Titled after the Bulgarian-French feminist and semiotician Julia Kristeva’s 1987 book Black Sun—a study of depression and melancholia—Lee’s installation debuts a body of kinetic sculptures housed in an architectural environment specially designed for the New Museum. Led by concerns of space, atmosphere, and materials, including fabric, steel, and clay, the tactile qualities of Lee’s newest work suggest emotional voids and psychological tensions.
This exhibition is curated by Gary Carrion-Murayari, Kraus Family Senior Curator, and Madeline Weisburg, Curatorial Assistant.
Wynnie Mynerva: The Original Riot
For their first solo museum exhibition in the US, Wynnie Mynerva presents a site-specific installation created for the New Museum’s Lobby Gallery.
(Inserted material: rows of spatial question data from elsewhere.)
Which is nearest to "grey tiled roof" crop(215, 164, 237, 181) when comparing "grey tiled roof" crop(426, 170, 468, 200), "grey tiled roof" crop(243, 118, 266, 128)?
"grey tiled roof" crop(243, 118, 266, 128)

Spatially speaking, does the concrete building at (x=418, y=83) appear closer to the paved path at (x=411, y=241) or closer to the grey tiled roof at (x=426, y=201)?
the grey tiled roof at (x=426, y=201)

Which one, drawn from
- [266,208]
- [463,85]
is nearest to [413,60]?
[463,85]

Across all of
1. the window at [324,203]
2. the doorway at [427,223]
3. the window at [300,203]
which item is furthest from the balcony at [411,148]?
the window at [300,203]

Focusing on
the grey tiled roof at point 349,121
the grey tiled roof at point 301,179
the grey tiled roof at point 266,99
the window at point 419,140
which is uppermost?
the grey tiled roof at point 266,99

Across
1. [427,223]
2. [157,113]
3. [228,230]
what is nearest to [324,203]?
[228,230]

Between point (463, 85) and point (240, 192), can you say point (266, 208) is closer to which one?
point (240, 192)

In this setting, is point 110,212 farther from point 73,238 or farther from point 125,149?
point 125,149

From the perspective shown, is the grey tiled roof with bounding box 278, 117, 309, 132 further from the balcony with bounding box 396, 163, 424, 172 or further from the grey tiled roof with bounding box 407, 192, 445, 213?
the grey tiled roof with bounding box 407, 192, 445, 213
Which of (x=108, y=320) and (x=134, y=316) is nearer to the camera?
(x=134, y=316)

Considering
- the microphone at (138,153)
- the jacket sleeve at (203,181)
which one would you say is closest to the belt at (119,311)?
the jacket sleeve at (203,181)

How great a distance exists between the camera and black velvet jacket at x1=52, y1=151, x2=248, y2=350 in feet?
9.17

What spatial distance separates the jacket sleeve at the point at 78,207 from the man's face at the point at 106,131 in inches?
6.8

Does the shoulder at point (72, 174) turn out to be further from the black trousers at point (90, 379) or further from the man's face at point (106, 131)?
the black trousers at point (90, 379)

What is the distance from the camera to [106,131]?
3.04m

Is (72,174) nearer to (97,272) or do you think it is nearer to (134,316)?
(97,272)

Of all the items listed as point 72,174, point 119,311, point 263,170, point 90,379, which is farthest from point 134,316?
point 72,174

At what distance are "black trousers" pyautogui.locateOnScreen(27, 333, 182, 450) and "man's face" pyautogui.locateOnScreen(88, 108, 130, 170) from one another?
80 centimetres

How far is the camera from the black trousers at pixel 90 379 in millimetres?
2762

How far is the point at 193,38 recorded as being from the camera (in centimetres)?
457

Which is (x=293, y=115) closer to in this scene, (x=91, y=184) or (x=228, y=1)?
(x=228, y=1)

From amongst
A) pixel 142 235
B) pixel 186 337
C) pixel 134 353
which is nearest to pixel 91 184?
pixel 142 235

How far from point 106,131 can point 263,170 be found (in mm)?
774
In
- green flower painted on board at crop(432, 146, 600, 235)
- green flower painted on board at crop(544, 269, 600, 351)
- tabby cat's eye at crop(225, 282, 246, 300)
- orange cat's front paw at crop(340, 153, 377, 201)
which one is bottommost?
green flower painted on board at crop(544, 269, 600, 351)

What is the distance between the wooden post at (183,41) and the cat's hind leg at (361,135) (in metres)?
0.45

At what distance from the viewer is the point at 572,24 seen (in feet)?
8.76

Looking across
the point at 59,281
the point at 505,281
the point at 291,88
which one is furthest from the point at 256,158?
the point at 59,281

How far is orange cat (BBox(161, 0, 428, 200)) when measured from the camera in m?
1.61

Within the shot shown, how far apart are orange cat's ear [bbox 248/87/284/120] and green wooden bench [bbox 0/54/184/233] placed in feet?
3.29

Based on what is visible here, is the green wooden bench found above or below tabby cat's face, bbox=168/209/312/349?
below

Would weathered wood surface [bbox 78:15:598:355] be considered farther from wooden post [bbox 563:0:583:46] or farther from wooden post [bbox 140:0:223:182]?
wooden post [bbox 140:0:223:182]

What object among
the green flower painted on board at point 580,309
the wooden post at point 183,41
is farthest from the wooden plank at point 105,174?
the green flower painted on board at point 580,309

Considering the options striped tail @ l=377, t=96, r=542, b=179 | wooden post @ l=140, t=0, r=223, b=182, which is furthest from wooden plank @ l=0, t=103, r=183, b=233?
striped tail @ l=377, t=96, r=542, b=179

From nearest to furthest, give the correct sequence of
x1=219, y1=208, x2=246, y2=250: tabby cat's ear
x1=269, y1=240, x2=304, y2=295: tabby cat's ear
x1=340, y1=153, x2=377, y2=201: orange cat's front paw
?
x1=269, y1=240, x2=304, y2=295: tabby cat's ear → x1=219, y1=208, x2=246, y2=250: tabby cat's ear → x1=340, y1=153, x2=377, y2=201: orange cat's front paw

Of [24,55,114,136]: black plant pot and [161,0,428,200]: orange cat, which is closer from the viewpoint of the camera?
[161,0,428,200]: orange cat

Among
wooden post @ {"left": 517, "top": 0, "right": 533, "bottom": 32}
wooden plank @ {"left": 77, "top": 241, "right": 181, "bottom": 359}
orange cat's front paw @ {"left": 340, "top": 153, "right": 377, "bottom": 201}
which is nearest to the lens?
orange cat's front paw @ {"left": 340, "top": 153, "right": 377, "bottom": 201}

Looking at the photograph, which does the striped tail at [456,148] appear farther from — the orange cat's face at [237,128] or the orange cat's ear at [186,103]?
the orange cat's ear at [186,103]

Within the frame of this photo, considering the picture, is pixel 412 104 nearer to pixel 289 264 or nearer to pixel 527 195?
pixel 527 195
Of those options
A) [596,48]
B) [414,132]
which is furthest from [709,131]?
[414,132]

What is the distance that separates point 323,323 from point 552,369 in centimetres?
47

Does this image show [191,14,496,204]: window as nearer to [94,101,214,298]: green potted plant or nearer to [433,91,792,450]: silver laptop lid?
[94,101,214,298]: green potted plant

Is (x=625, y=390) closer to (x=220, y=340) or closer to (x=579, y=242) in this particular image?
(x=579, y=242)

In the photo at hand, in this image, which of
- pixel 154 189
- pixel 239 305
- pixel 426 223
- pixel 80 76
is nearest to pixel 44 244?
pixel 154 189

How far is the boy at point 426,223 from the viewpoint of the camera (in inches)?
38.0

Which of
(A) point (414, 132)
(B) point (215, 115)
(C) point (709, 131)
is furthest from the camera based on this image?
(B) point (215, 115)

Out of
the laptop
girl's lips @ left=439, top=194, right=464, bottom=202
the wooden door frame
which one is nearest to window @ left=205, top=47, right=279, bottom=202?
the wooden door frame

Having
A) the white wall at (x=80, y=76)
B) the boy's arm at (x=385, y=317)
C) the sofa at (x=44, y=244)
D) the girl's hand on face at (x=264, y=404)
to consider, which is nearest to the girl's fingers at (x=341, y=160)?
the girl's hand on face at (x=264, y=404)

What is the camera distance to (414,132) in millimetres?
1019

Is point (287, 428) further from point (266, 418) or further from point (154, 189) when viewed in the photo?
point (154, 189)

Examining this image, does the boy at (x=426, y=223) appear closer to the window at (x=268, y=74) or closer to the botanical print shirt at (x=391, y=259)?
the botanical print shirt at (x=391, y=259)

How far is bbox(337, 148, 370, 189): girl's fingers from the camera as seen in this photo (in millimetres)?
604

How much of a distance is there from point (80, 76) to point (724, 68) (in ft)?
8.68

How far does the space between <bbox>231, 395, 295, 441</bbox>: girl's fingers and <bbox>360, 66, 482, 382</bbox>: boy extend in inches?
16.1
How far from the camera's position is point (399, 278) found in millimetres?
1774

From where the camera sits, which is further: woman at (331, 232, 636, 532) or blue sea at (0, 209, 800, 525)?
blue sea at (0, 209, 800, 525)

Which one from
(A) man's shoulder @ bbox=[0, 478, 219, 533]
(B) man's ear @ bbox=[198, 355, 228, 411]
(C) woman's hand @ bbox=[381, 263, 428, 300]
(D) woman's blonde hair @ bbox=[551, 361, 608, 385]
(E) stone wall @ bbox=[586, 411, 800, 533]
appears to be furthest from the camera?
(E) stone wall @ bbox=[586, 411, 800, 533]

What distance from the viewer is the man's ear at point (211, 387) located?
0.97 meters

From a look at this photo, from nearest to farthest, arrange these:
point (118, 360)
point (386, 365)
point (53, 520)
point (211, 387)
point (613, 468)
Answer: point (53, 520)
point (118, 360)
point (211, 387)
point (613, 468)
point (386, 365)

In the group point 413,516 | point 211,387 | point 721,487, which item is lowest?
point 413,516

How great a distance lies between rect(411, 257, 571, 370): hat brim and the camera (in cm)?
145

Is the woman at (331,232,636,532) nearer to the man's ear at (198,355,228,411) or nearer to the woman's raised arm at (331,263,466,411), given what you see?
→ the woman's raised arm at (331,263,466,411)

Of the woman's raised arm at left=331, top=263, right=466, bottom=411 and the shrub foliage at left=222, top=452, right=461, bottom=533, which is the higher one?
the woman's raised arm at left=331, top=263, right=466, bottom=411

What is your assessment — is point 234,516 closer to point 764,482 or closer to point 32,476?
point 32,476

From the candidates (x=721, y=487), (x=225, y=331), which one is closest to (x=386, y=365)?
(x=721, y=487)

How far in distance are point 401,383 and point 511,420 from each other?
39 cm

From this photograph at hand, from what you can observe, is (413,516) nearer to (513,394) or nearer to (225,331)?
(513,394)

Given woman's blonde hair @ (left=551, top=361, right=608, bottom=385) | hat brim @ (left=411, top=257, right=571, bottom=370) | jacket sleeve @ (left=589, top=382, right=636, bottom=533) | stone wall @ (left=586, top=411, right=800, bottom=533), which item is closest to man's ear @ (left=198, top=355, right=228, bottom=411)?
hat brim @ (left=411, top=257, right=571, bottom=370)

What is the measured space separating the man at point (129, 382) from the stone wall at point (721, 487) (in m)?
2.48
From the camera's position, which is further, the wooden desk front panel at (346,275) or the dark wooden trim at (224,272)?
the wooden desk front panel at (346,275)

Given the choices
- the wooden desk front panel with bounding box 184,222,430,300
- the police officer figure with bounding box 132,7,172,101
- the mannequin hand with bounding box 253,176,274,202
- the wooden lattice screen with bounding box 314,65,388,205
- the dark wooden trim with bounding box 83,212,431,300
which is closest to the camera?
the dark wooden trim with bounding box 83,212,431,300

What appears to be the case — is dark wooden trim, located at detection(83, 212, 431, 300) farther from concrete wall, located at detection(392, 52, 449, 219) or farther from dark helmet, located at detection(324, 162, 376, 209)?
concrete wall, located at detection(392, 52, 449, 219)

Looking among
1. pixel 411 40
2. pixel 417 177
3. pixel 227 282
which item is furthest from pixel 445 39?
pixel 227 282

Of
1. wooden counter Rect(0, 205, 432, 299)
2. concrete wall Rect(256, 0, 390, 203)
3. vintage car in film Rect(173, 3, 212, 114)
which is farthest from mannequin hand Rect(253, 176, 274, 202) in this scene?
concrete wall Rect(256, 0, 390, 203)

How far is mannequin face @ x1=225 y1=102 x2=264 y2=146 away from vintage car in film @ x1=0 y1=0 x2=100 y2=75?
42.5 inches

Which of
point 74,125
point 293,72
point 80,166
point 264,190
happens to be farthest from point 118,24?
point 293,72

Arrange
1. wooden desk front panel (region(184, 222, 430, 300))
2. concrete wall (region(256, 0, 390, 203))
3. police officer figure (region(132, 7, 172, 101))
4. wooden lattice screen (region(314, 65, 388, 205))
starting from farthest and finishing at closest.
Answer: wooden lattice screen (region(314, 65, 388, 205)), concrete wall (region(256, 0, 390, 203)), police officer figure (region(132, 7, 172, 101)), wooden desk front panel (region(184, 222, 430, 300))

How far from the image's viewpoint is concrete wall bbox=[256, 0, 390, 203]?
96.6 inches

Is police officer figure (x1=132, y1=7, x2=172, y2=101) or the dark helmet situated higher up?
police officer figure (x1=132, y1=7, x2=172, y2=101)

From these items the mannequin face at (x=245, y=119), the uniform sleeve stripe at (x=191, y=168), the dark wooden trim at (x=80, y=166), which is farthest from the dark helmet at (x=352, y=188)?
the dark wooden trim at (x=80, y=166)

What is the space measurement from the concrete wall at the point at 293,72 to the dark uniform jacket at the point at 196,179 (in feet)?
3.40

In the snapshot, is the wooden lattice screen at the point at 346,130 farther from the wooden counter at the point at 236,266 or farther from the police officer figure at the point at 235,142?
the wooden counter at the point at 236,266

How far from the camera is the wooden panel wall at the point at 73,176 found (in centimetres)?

Through a gallery-spanning painting—the largest ever exhibited at the New Museum—alongside a sculptural element created from the artist’s own rib, Mynerva reimagines the Biblical origin story of Eve to envision gender-expansive futures.
Born in 1992 in Villa El Salvador on the outskirts of Lima, Peru, Mynerva grew up in an environment with a strong history of activism, and where violence based on gender, sexuality, race, and social class was extremely prevalent. Responding to their most profound traumas and desires, Mynerva creates cathartic visions of revenge and emancipation—representations of a world in which sexual dissidence is praised as powerful political action. Their large-scale, colorful paintings depict bodies that hover on the edge of abstraction, refusing to be categorized, consumed, or controlled, and their radical performances and body modifications posit sexual transgression as a path to social transformation. Foregrounding the need to reexamine longstanding narratives, their New Museum exhibition Wynnie Mynerva: The Original Riot offers a joyful rejection of patriarchy and gender binarism.
Wynnie Mynerva: The Original Riot is curated by Bernardo Mosqueira, ISLAA Curatorial Fellow.